▶ [PASSAGE PROVIDED]
=-=-=

04-13-2013, 12:23 AM
Thank you for the responses! Food I think friends/churchmembers will bring for a little while. We do low carb, so mainly I'm planning to prepare freezer meals (like 3 months worth...or do you suggest more?) that involve only throwing in the crockpot or microwave and some that DH can grill quickly.

How do I find someone to come in regularly to help? Craigslist (yikes!)? I googled 'mother's helper' in my city and didn't come up with anything that looked promising. Should I interview and line up a mother's helper before the babies arrive?

04-15-2013, 11:01 AM
Yes, I would line people up ahead of time. You will be too busy once the babies come to want to waste time on it. We found our people through word of mouth but we live in a small town. You could also potentially use a list of volunteers from your church etc to take turns. I read in a book about twins the suggestion to find a nicu, postpartum, or peds nurse who wants to make money off duty to come at night to watch the babies while you sleep even if it's only occasionally. I would imagine that would be a lot more expensive but if you can afford it, go for it. Also, in larger areas, there are postpartum doulas that take care of that sort of thing. I know you aren't in quite the same situation but their job is to help around the house and help take care of the babies. You'll still need all of that.

=-=-=

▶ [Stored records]
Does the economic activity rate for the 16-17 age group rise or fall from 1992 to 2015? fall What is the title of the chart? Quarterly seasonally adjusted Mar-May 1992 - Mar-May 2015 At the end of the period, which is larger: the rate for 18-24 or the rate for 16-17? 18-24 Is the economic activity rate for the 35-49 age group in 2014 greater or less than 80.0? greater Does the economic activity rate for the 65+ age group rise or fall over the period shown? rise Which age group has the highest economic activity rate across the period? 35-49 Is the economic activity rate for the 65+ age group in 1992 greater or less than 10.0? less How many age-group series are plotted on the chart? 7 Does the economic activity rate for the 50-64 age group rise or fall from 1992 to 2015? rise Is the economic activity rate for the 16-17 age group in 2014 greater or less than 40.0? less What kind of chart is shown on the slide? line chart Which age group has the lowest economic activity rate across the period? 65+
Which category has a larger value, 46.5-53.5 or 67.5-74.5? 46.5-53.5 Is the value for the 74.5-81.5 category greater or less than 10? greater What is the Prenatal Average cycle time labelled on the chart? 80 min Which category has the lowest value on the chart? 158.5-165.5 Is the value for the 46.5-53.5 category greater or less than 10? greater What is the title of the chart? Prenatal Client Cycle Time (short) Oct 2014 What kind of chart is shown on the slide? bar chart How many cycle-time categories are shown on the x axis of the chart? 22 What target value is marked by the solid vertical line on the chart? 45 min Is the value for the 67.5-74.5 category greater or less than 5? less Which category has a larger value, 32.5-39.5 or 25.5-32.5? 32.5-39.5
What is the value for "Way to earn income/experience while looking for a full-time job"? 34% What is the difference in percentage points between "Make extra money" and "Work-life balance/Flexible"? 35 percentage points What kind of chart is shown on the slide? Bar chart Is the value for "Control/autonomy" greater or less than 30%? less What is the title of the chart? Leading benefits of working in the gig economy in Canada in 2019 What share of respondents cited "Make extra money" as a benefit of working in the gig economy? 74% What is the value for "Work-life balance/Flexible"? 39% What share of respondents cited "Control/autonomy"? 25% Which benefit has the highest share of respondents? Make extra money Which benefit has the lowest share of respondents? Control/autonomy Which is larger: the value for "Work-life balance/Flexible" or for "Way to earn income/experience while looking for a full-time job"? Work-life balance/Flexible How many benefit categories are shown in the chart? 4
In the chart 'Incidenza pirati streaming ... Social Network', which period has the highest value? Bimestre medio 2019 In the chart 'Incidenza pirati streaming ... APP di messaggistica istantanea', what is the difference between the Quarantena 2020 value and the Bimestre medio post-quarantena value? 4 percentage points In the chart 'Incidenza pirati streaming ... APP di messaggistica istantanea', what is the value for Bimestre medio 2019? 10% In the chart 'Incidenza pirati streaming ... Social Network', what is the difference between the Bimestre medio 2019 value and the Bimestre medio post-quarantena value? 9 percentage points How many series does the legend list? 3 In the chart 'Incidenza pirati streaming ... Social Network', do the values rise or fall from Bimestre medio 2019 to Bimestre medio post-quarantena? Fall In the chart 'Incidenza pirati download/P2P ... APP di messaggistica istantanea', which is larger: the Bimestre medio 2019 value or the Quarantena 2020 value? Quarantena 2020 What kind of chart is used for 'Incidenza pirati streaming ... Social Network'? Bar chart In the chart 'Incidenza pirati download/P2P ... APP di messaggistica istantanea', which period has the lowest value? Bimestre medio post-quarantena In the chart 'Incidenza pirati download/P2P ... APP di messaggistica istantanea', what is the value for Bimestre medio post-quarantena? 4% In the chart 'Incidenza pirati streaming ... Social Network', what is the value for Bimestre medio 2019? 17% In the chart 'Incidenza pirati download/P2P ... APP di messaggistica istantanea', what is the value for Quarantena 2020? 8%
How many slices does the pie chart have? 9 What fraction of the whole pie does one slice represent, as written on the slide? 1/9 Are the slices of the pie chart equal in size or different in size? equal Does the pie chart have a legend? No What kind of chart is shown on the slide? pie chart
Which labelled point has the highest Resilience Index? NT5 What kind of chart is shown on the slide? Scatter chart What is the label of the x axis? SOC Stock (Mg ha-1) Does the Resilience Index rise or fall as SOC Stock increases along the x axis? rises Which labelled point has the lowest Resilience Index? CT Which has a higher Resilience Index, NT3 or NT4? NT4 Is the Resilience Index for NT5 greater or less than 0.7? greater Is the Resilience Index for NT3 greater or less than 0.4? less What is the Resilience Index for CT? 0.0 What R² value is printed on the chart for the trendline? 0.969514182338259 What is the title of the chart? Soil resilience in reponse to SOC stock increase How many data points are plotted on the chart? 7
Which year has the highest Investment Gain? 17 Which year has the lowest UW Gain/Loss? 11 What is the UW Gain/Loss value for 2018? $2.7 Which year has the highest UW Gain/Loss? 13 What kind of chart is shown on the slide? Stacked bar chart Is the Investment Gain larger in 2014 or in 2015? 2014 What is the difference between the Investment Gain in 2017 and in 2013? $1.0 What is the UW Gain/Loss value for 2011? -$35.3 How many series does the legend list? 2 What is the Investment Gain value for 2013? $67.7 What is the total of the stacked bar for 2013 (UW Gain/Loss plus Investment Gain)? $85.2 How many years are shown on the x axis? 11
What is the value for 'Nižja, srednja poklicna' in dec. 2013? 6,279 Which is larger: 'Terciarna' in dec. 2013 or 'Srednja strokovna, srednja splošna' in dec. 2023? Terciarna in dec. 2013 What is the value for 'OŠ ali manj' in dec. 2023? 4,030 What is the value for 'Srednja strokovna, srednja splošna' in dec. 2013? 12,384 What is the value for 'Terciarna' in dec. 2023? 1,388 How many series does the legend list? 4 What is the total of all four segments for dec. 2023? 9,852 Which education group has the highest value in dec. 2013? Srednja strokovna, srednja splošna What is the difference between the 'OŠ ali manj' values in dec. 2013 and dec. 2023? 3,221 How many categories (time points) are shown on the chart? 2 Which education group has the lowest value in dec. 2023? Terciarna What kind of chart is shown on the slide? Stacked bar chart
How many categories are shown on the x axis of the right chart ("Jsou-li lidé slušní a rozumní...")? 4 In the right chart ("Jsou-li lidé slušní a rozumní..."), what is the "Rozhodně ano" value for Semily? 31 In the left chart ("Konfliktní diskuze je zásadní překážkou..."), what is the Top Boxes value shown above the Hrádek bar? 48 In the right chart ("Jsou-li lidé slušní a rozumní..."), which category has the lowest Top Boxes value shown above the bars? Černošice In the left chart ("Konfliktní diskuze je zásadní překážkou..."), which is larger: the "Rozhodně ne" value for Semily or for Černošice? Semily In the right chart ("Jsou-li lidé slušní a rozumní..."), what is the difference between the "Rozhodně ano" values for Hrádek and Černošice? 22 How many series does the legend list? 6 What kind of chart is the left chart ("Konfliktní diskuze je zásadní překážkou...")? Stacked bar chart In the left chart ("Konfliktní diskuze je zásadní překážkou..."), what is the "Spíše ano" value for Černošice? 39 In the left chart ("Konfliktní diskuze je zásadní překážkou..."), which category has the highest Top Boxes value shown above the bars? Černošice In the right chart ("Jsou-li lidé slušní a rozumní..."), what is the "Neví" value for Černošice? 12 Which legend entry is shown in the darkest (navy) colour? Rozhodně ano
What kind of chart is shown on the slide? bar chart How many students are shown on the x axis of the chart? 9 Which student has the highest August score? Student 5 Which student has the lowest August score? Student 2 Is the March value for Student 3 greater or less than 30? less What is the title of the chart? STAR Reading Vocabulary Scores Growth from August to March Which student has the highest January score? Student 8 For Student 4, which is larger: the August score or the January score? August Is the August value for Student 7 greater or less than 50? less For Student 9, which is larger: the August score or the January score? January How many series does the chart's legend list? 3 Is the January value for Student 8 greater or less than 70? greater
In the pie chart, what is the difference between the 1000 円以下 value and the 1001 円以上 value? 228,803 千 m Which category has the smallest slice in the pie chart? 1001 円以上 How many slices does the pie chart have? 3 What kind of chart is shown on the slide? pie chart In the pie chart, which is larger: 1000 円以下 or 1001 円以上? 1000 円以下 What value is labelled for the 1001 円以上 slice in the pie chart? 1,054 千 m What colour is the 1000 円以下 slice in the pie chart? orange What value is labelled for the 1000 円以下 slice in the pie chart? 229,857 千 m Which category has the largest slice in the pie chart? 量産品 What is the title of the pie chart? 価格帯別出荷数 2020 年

=-=-=

▶ [COMPLETE THE FOLLOWING]
[1] Using the forum exchange on preparing for new babies, say whether each statement agrees with it, answering yes or no and quoting the words of the text that decide it: (a) The first poster plans freezer meals to last about three months. (b) The person replying found their helpers through an agency. (c) The person replying expects a nurse who watches the babies at night to cost less than other help.
[2] Print the part of the forum exchange starting at "04-15-2013, 11:01 AM" and ending at "all of that.".
The stored lines are separate material and have no connection to the forum exchange.

▶ [RESPONSES PER TASK]
[1]
(a) Yes: "like 3 months worth"
(b) No: "We found our people through word of mouth"
(c) No: "I would imagine that would be a lot more expensive"

[2]
04-15-2013, 11:01 AM
Yes, I would line people up ahead of time. You will be too busy once the babies come to want to waste time on it. We found our people through word of mouth but we live in a small town. You could also potentially use a list of volunteers from your church etc to take turns. I read in a book about twins the suggestion to find a nicu, postpartum, or peds nurse who wants to make money off duty to come at night to watch the babies while you sleep even if it's only occasionally. I would imagine that would be a lot more expensive but if you can afford it, go for it. Also, in larger areas, there are postpartum doulas that take care of that sort of thing. I know you aren't in quite the same situation but their job is to help around the house and help take care of the babies. You'll still need all of that.